● **ACTIVIDADES**
1. Reproduzca literalmente el pasaje del artículo sobre el nacionalismo y la vacuna que va desde "La vacuna del" hasta "ningún otro país.", ambos incluidos.
2. Responda a partir del artículo sobre el nacionalismo y la vacuna:
(a) ¿De qué se califica al nacionalismo en relación con el siglo XX?
(b) ¿Con qué lema se afirma que Donald Trump se llevó el mundo por delante?
(c) ¿Qué adquiere Estados Unidos para superar el trance antes que ningún otro país?
3. Prosiga el artículo sobre el nacionalismo y la vacuna a partir de su última oración.

La vacuna del nacionalismo
No está en juego la democracia, sino su calidad mientras ningún gobierno disimula su afán en ser el primero en disponer de la vacuna contra el coronavirus
El nacionalismo, causante de las peores tragedias en el siglo XX, encontró un nuevo filón en la vacuna contra el coronavirus. La disputa, por más que se base sobre la cooperación científica entre laboratorios de varios países, no pone en riego la democracia, sino su calidad y, en cierto modo, las relaciones internacionales. Si Donald Trump se llevó el mundo por delante con el lema America First, ahora podría hacerlo con otro acaso más preocupante: Vaccine First. El afán de Estados Unidos en desmarcarse de la Organización Mundial de la Salud (OMC) prosigue con la compra de millones de dosis para superar el trance antes que ningún otro país.

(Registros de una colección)
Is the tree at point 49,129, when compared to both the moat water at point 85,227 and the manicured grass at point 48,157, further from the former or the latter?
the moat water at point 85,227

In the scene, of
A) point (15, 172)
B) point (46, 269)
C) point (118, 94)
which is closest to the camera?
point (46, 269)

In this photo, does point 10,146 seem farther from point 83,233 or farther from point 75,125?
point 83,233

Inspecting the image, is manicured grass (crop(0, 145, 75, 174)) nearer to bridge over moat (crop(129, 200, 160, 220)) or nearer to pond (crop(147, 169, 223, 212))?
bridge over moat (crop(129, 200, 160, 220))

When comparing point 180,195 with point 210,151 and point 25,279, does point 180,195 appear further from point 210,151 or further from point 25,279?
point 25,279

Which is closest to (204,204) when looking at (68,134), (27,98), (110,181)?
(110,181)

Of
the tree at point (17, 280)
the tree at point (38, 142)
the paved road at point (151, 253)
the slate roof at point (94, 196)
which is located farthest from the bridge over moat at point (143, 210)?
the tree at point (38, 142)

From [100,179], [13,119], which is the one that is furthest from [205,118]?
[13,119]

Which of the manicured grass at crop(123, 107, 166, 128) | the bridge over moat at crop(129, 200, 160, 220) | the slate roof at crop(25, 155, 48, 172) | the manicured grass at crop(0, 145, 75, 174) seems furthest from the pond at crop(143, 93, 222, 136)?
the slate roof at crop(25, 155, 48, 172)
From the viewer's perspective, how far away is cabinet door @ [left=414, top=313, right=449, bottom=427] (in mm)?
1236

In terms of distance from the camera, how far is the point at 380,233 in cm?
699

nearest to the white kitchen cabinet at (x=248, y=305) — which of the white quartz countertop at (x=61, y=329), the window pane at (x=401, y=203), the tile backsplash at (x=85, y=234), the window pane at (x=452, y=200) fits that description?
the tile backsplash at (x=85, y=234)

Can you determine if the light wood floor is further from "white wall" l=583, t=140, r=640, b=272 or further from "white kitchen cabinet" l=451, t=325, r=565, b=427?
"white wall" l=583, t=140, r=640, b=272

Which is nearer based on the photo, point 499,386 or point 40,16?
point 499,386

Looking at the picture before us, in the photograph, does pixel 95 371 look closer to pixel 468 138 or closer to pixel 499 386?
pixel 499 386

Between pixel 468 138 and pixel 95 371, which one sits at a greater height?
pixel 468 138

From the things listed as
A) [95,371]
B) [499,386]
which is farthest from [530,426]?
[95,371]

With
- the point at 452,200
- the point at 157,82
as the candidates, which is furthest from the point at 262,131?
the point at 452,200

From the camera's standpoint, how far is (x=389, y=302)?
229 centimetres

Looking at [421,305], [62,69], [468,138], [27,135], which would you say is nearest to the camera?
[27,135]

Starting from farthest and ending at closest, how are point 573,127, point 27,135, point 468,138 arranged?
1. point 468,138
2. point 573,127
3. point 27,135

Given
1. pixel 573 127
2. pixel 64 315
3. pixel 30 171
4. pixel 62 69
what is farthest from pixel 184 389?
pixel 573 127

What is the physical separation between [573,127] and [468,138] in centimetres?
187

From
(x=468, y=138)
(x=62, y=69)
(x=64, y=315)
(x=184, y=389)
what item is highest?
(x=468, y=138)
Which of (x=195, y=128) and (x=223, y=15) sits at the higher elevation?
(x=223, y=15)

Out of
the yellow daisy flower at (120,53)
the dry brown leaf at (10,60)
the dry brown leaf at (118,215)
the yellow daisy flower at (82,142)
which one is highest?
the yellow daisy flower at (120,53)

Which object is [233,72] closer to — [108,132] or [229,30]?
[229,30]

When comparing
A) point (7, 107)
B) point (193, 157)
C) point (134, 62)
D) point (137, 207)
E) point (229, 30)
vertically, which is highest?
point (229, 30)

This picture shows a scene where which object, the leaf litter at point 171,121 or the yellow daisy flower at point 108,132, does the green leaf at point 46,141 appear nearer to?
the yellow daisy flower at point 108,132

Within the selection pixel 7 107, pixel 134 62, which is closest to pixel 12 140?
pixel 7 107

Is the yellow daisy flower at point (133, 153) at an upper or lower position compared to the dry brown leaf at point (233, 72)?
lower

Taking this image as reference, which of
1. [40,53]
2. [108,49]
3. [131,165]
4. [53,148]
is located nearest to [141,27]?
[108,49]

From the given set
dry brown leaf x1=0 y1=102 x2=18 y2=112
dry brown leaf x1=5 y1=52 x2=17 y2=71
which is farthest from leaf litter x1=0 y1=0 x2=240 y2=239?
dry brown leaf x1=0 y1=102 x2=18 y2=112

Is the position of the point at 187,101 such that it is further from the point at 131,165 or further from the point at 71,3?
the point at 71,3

● **RESPUESTAS POR ACTIVIDAD**
1.
La vacuna del nacionalismo
No está en juego la democracia, sino su calidad mientras ningún gobierno disimula su afán en ser el primero en disponer de la vacuna contra el coronavirus
El nacionalismo, causante de las peores tragedias en el siglo XX, encontró un nuevo filón en la vacuna contra el coronavirus. La disputa, por más que se base sobre la cooperación científica entre laboratorios de varios países, no pone en riego la democracia, sino su calidad y, en cierto modo, las relaciones internacionales. Si Donald Trump se llevó el mundo por delante con el lema America First, ahora podría hacerlo con otro acaso más preocupante: Vaccine First. El afán de Estados Unidos en desmarcarse de la Organización Mundial de la Salud (OMC) prosigue con la compra de millones de dosis para superar el trance antes que ningún otro país.

2.
(a) De causante de las peores tragedias en el siglo XX.
(b) Con el lema America First.
(c) Millones de dosis.

3.
La disputa por ser el primero en disponer de la vacuna, una vez que se compruebe la eficacia de las que están en ensayos clínicos, se parece al comportamiento que debemos adoptar cuando se despresuriza la cabina del avión y caen sobre nuestras cabezas las máscaras de oxígeno: “Los pasajeros que viajen con niños deben colocarse primero las máscaras y después colocárselas a los niños”. Las máscaras no caen sólo sobre los asientos de primera clase o de la clase ejecutiva. Caen en todo el avión. De punta a punta. De no ocurrir lo mismo cuando aparezca la vacuna, el nacionalismo volverá a hacer de las suyas.
“Sin una coordinación global, los países pueden ofertar unos contra otros, aumentando el precio de las vacunas y de los materiales relacionados”, estiman Thomas J. Bollyky, director del programa de salud del Council on Foreign Relations, y Chad P. Bown, miembro del Peterson Institute for International Economics. Ese tipo de nacionalismo, agregan, “tendrá consecuencias profundas y de largo alcance”. ¿Cuáles? “Los países sin acceso al stock inicial buscarán formas de apalancamiento, incluido el bloqueo de las exportaciones de componentes críticos, lo cual conducirá al colapso de las cadenas de suministro de ingredientes crudos y jeringas”.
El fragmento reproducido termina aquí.